The ministry’s reversal

The recent policy is a reversal of suggestions the ministry made earlier this year.

In January 2024, during a discussion about the construction of a road in the Rajaji Tiger Reserve in Uttarakhand, the standing committee of the National Board of Wildlife suggested that “unless a project proposal receives forest clearance, the same should not be placed before the Standing Committee for its consideration”. At the end of this discussion, the committee suggested that the environment ministry should “issue policy guidelines” on this matter.

In response, in March, the ministry issued a letter implementing this suggestion – it directed that all proposals that required a clearance from the wildlife board’s standing committee should first procure a forest clearance.

With the July 8 letter, the sequence stands reversed. Experts are not sure why this change was made. Kohli suggested that the reversal could be a reflection of the type of environmental landscape the ministry thinks needs to be prioritised for conservation.

“Within forest conservation, protected areas have for the longest time been given the maximum amount of protection, they have always been up in hierarchy,” said Kohli. “The letter in some ways reflects how the ministry is treating landscapes, and that the most important are protected areas.”

A current member of the National Board of Wildlife, who requested anonymity, also made the same guess about the reversal. “The decision seems to have arrived from internal decisions of the ministry,” the member said. “Maybe it is because the ministry wants to reiterate that in the protected area context, the wildlife clearance is the most important clearance, and if you do not get this, then why bother to get the rest.”

Kohli added that another reason for the ministry’s move could be that it was seeking to smoothen out parts of the clearance process which it thought had the most significant “roadblocks”. Its assumption, she said, is that “once that hindrance is addressed at the outset, the rest of the process would flow”.

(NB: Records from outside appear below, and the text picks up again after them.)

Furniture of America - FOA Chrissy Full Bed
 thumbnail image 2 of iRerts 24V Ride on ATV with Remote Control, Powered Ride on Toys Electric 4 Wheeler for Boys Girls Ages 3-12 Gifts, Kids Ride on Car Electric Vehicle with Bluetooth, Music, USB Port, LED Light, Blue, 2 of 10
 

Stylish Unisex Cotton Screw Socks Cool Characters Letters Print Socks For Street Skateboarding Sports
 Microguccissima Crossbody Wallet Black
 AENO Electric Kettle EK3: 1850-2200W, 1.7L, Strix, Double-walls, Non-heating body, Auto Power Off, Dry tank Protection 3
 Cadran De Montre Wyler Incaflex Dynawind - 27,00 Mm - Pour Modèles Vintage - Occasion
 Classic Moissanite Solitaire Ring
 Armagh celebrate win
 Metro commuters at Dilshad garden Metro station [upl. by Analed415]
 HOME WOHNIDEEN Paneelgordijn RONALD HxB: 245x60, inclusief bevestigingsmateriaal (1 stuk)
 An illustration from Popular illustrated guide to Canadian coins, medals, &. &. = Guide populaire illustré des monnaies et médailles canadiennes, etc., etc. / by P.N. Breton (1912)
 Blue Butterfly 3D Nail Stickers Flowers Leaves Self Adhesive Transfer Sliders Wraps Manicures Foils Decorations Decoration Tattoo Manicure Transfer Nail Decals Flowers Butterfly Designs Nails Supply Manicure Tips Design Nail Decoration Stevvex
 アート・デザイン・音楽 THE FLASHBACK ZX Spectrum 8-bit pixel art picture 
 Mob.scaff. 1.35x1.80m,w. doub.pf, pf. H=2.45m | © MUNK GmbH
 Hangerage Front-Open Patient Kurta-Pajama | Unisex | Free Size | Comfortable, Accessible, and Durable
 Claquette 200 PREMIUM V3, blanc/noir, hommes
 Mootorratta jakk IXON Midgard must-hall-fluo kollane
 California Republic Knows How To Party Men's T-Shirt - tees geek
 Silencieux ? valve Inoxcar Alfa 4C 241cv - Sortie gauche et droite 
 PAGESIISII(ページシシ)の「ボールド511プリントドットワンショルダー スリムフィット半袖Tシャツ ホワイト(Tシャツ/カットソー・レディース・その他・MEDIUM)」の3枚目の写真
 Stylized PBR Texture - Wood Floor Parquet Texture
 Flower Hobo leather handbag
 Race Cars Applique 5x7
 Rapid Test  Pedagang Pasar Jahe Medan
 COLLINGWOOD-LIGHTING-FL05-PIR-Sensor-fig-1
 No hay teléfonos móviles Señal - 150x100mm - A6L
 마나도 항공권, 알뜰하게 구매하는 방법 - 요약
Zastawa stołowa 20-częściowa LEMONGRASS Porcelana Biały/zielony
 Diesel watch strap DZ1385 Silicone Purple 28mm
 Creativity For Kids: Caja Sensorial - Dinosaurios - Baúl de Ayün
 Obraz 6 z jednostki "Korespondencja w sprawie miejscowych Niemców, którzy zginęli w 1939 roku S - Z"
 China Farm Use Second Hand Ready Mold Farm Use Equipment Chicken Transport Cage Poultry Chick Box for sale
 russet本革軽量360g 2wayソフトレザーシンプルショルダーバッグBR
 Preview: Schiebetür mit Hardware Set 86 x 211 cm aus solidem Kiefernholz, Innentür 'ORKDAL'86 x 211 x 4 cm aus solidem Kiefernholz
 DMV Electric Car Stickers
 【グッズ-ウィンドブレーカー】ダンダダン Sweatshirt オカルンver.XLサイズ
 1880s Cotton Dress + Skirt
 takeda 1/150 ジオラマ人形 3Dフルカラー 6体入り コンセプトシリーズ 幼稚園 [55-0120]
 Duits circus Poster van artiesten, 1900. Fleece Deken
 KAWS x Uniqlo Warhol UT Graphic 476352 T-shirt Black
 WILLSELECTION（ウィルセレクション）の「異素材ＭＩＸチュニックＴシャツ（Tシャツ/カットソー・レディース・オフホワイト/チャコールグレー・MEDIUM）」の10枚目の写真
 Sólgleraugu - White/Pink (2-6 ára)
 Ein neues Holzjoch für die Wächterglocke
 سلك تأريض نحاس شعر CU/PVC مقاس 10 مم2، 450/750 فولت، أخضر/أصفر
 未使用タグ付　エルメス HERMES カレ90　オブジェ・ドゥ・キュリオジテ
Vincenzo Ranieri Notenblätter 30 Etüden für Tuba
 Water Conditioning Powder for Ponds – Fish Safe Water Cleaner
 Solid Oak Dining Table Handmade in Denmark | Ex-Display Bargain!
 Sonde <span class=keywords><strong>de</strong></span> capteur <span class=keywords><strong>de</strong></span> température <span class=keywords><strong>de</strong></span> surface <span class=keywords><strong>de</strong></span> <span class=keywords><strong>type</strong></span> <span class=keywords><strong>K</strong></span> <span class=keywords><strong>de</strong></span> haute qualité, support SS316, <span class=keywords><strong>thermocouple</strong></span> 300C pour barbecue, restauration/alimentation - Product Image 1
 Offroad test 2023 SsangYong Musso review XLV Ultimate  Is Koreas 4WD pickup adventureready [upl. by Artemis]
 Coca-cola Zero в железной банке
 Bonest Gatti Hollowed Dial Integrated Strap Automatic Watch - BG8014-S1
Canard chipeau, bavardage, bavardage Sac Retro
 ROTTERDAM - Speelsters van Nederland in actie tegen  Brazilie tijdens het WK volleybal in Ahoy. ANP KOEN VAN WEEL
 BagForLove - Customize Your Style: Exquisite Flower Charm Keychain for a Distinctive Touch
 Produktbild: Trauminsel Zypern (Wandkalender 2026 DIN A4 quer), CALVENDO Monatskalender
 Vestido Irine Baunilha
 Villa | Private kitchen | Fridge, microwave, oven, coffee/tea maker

The letter specifies that the sequence it lays down should be followed in two kinds of cases – one, if a project is located within a protected area, and second, if it is spread in such a way that it is located both within and outside a protected area. If the project is in an eco-sensitive zone, which is the area up to 10 km outside a protected area, wildlife and forest clearances can be obtained simultaneously, the letter says.

But some experts are unsure of the benefits of this sequencing because of what they see as the poor track record of the National Board of Wildlife. “Prima facie, the sequencing could make a difference if the standing committee was doing the job it was meant to be doing in line with the Wildlife Protection Act,” said MK Ranjitsinh, a former member of the board. As indications of problems with the board’s functioning, he cited the low numbers of proposals it rejected, the poor representation of non-governmental conservationists in the board’s standing committee, and the diminishing scrutiny of projects that are placed before the standing committee.

“The standing committee has become a project clearance committee, and so this sequencing just seems like another rubber stamp to show that a better structure is being made and to get greater acceptability in the eyes of the people,” he said.

The letter also sets out guidelines to avoid “fait accompli” situations – that is, situations when proponents start work on projects without getting the requisite clearances, and then argue that clearances should be granted since they have already made financial investments.

The letter specifically seeks to avert such situations in projects that are located on both protected and non-protected land. It states that in such projects, proponents can only be granted “in-principle” clearance to use land outside the protected areas, and that the final “stage II” clearance can only be granted if the standing committee clears the use of the protected area in question.

What happens to public consultations?

Experts are also concerned that the new sequence of approvals could negate the role of public consultations in the clearance process.

Of the three clearances, only an environment clearance requires a public consultation to be held. Under this process, persons affected by the proposed project are given a forum to raise any objections regarding the project; developers must address these concerns, and submit a final environmental impact assessment to the ministry for approval.

On the other hand, before a forest clearance is granted, under the guidelines of the amended Forest Conservation Act, 2023, the project proponent only has to “ensure fulfilment and compliance of the provisions of all other Acts and rules”, including those pertaining to the settlement of rights under the Forest Rights Act, 2006.

The process of granting wildlife clearances also does not entail any consultations with people who might be impacted by the upcoming project.

“In this new sequence, we do not know when the environmental clearance is happening,” said Kodiveri. “If the situation is that both wildlife and forest clearances are given, then it almost corners the community in consultations during the environmental clearance.” She added that giving primacy to the wildlife clearance could coerce people in what might be the last clearance to be approved, “instead of having a say from the get go of the process”.